Collected data entries:
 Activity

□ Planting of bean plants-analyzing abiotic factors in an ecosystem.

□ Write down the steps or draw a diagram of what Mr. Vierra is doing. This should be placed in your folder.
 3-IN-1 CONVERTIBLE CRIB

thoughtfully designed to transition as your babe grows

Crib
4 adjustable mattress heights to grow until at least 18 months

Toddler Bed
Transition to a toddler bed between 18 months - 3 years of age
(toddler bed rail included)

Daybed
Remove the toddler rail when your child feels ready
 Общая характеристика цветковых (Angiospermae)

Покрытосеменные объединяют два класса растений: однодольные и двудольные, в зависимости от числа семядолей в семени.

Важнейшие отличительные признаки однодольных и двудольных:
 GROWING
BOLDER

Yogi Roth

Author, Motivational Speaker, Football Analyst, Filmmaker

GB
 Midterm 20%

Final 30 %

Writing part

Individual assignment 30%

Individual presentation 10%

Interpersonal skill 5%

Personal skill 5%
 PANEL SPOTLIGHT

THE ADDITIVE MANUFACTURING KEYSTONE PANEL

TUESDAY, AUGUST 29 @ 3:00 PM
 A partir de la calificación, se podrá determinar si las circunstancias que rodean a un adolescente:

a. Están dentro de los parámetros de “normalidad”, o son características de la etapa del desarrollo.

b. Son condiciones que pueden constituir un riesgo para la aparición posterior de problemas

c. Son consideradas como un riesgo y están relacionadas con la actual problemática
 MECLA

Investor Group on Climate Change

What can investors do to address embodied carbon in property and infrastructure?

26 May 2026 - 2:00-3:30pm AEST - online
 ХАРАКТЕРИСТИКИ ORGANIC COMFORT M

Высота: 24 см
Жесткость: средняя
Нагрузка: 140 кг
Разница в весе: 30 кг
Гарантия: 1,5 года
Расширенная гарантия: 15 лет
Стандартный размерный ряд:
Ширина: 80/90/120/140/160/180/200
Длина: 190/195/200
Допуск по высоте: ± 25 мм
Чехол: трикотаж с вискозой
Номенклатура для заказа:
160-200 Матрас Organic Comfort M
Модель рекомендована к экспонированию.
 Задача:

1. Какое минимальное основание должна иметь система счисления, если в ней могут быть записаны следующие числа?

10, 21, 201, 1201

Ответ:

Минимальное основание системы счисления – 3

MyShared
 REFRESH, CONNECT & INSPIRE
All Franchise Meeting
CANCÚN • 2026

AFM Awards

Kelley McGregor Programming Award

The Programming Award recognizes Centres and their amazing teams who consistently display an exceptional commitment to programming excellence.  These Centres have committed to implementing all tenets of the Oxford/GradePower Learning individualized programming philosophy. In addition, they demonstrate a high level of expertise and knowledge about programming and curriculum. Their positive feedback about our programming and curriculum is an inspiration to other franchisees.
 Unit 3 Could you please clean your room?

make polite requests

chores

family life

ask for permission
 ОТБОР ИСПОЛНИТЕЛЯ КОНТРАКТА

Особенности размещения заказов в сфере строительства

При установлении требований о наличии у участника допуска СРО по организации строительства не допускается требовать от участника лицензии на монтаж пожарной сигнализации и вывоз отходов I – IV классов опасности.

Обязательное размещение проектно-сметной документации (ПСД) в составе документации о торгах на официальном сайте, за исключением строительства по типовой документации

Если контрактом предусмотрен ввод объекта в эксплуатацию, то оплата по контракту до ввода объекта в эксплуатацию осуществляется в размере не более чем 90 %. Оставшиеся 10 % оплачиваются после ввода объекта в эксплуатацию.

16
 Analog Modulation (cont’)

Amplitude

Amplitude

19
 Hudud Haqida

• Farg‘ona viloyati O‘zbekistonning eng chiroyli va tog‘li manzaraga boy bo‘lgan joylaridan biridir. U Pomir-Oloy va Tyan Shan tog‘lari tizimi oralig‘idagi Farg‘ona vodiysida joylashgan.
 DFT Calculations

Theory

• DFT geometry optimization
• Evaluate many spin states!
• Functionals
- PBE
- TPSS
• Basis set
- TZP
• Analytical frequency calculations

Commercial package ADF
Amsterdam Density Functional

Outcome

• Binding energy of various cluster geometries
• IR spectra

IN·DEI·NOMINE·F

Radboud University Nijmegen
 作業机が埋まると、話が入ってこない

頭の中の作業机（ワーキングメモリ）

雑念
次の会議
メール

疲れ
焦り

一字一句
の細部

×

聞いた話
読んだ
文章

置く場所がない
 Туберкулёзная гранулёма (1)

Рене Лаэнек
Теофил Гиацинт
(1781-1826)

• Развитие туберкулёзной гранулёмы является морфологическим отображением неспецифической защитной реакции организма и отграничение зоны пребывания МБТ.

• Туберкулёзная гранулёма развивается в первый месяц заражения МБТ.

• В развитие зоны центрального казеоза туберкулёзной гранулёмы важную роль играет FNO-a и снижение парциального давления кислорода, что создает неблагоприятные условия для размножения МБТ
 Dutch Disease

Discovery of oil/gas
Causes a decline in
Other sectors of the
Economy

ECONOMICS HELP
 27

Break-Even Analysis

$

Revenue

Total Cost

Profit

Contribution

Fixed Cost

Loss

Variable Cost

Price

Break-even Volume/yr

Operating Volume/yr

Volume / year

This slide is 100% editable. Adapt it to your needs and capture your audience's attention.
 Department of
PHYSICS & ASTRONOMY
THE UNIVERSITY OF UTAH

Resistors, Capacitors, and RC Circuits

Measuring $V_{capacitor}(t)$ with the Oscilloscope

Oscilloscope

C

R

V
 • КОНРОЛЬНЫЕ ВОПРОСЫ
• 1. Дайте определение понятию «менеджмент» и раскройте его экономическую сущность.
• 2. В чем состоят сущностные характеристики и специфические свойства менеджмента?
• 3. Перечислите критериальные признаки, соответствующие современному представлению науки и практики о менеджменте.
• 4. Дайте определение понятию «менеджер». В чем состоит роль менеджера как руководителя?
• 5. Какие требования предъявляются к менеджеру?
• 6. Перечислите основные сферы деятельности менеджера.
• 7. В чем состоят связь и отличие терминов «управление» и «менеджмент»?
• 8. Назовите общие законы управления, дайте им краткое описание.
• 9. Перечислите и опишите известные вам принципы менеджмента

Task ▸ Restate every record exactly, leaving nothing out.

Your response ▸
 Activity

□ Planting of bean plants-analyzing abiotic factors in an ecosystem.

□ Write down the steps or draw a diagram of what Mr. Vierra is doing. This should be placed in your folder.
 3-IN-1 CONVERTIBLE CRIB

thoughtfully designed to transition as your babe grows

Crib
4 adjustable mattress heights to grow until at least 18 months

Toddler Bed
Transition to a toddler bed between 18 months - 3 years of age
(toddler bed rail included)

Daybed
Remove the toddler rail when your child feels ready
 Общая характеристика цветковых (Angiospermae)

Покрытосеменные объединяют два класса растений: однодольные и двудольные, в зависимости от числа семядолей в семени.

Важнейшие отличительные признаки однодольных и двудольных:
 GROWING
BOLDER

Yogi Roth

Author, Motivational Speaker, Football Analyst, Filmmaker

GB
 Midterm 20%

Final 30 %

Writing part

Individual assignment 30%

Individual presentation 10%

Interpersonal skill 5%

Personal skill 5%
 PANEL SPOTLIGHT

THE ADDITIVE MANUFACTURING KEYSTONE PANEL

TUESDAY, AUGUST 29 @ 3:00 PM
 A partir de la calificación, se podrá determinar si las circunstancias que rodean a un adolescente:

a. Están dentro de los parámetros de “normalidad”, o son características de la etapa del desarrollo.

b. Son condiciones que pueden constituir un riesgo para la aparición posterior de problemas

c. Son consideradas como un riesgo y están relacionadas con la actual problemática
 MECLA

Investor Group on Climate Change

What can investors do to address embodied carbon in property and infrastructure?

26 May 2026 - 2:00-3:30pm AEST - online
 ХАРАКТЕРИСТИКИ ORGANIC COMFORT M

Высота: 24 см
Жесткость: средняя
Нагрузка: 140 кг
Разница в весе: 30 кг
Гарантия: 1,5 года
Расширенная гарантия: 15 лет
Стандартный размерный ряд:
Ширина: 80/90/120/140/160/180/200
Длина: 190/195/200
Допуск по высоте: ± 25 мм
Чехол: трикотаж с вискозой
Номенклатура для заказа:
160-200 Матрас Organic Comfort M
Модель рекомендована к экспонированию.
 Задача:

1. Какое минимальное основание должна иметь система счисления, если в ней могут быть записаны следующие числа?

10, 21, 201, 1201

Ответ:

Минимальное основание системы счисления – 3

MyShared
 REFRESH, CONNECT & INSPIRE
All Franchise Meeting
CANCÚN • 2026

AFM Awards

Kelley McGregor Programming Award

The Programming Award recognizes Centres and their amazing teams who consistently display an exceptional commitment to programming excellence.  These Centres have committed to implementing all tenets of the Oxford/GradePower Learning individualized programming philosophy. In addition, they demonstrate a high level of expertise and knowledge about programming and curriculum. Their positive feedback about our programming and curriculum is an inspiration to other franchisees.
 Unit 3 Could you please clean your room?

make polite requests

chores

family life

ask for permission
 ОТБОР ИСПОЛНИТЕЛЯ КОНТРАКТА

Особенности размещения заказов в сфере строительства

При установлении требований о наличии у участника допуска СРО по организации строительства не допускается требовать от участника лицензии на монтаж пожарной сигнализации и вывоз отходов I – IV классов опасности.

Обязательное размещение проектно-сметной документации (ПСД) в составе документации о торгах на официальном сайте, за исключением строительства по типовой документации

Если контрактом предусмотрен ввод объекта в эксплуатацию, то оплата по контракту до ввода объекта в эксплуатацию осуществляется в размере не более чем 90 %. Оставшиеся 10 % оплачиваются после ввода объекта в эксплуатацию.

16
 Analog Modulation (cont’)

Amplitude

Amplitude

19
 Hudud Haqida

• Farg‘ona viloyati O‘zbekistonning eng chiroyli va tog‘li manzaraga boy bo‘lgan joylaridan biridir. U Pomir-Oloy va Tyan Shan tog‘lari tizimi oralig‘idagi Farg‘ona vodiysida joylashgan.
 DFT Calculations

Theory

• DFT geometry optimization
• Evaluate many spin states!
• Functionals
- PBE
- TPSS
• Basis set
- TZP
• Analytical frequency calculations

Commercial package ADF
Amsterdam Density Functional

Outcome

• Binding energy of various cluster geometries
• IR spectra

IN·DEI·NOMINE·F

Radboud University Nijmegen
 作業机が埋まると、話が入ってこない

頭の中の作業机（ワーキングメモリ）

雑念
次の会議
メール

疲れ
焦り

一字一句
の細部

×

聞いた話
読んだ
文章

置く場所がない
 Туберкулёзная гранулёма (1)

Рене Лаэнек
Теофил Гиацинт
(1781-1826)

• Развитие туберкулёзной гранулёмы является морфологическим отображением неспецифической защитной реакции организма и отграничение зоны пребывания МБТ.

• Туберкулёзная гранулёма развивается в первый месяц заражения МБТ.

• В развитие зоны центрального казеоза туберкулёзной гранулёмы важную роль играет FNO-a и снижение парциального давления кислорода, что создает неблагоприятные условия для размножения МБТ
 Dutch Disease

Discovery of oil/gas
Causes a decline in
Other sectors of the
Economy

ECONOMICS HELP
 27

Break-Even Analysis

$

Revenue

Total Cost

Profit

Contribution

Fixed Cost

Loss

Variable Cost

Price

Break-even Volume/yr

Operating Volume/yr

Volume / year

This slide is 100% editable. Adapt it to your needs and capture your audience's attention.
 Department of
PHYSICS & ASTRONOMY
THE UNIVERSITY OF UTAH

Resistors, Capacitors, and RC Circuits

Measuring $V_{capacitor}(t)$ with the Oscilloscope

Oscilloscope

C

R

V
 • КОНРОЛЬНЫЕ ВОПРОСЫ
• 1. Дайте определение понятию «менеджмент» и раскройте его экономическую сущность.
• 2. В чем состоят сущностные характеристики и специфические свойства менеджмента?
• 3. Перечислите критериальные признаки, соответствующие современному представлению науки и практики о менеджменте.
• 4. Дайте определение понятию «менеджер». В чем состоит роль менеджера как руководителя?
• 5. Какие требования предъявляются к менеджеру?
• 6. Перечислите основные сферы деятельности менеджера.
• 7. В чем состоят связь и отличие терминов «управление» и «менеджмент»?
• 8. Назовите общие законы управления, дайте им краткое описание.
• 9. Перечислите и опишите известные вам принципы менеджмента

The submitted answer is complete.